Do push back when you think the schedule is unrealistic but also be flexible with your approach. Yes, research takes time, but there are ways you can do "good enough" research that provides your stakeholder teams with the info they need so they can get unblocked and you can move on to the next thing. Rinse and repeat until you show enough impact and get sufficient buy-in to do it the "right" way.

Reading between the lines, I think there are a number of things you can compromise on that will give the teams what they need and give you what you need, which is to not be so overworked.

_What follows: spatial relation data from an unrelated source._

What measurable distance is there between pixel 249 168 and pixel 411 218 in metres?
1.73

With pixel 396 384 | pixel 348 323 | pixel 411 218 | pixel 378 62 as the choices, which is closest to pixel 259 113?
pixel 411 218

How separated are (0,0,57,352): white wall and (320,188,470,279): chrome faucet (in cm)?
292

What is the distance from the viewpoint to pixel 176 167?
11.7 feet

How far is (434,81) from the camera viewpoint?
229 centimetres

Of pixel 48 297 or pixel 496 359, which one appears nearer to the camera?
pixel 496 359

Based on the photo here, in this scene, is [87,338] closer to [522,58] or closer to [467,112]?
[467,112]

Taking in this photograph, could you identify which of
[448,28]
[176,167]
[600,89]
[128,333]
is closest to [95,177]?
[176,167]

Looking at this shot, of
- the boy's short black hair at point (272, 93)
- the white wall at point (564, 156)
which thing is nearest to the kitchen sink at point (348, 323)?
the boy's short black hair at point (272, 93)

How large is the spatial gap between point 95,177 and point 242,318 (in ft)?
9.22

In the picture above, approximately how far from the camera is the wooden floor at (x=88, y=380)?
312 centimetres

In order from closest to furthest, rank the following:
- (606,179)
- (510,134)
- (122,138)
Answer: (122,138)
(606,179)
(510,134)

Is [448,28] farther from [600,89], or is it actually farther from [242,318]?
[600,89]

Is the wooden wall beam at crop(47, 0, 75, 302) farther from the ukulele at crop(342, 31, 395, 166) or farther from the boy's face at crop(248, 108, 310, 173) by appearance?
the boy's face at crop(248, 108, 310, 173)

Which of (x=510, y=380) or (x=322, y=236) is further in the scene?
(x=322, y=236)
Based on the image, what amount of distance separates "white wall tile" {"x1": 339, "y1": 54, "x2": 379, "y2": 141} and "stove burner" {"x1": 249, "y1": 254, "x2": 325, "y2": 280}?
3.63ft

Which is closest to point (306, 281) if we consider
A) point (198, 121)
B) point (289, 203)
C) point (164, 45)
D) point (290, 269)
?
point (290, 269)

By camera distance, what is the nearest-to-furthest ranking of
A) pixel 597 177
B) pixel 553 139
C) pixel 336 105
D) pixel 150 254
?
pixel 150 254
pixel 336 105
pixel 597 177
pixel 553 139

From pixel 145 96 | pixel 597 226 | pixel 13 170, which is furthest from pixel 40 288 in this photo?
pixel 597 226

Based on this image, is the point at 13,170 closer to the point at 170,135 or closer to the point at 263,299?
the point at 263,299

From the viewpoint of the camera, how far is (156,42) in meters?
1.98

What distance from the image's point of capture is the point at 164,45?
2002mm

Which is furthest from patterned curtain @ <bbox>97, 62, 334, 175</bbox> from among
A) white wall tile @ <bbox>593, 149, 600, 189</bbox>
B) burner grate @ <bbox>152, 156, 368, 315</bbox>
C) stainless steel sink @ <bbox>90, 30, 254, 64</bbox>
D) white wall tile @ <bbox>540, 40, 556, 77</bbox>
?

Timebox everything you do. They give you a month? Okay, first define and align on your recruitment criteria for your interviews. Start recruiting these right away, schedule for 2 weeks out. Don't go over board with the sample size, do ~5-8.

While recruitment is going on, schedule BRIEF stakeholder interviews to get their top 3 priorities or questions.

Can you get some resources to help with some of the logistic works, like recruitment and scheduling? Maybe someone at the company can help you 10 hours a week or maybe you can contract with a recruitment agency.

I’m talking about the fact that onboarding into a new B2B SaaS product, interviewing stakeholders, reviewing previous research/available customer data and deciding what method to use & recruiting participants, doing research, then analysis, workshops with stakeholders and preparing a report - all of that can take more than one month given that I am also working on other projects and need to attend many weekly meetings.

forced to produce something that will make me look bad in front of other people in the company.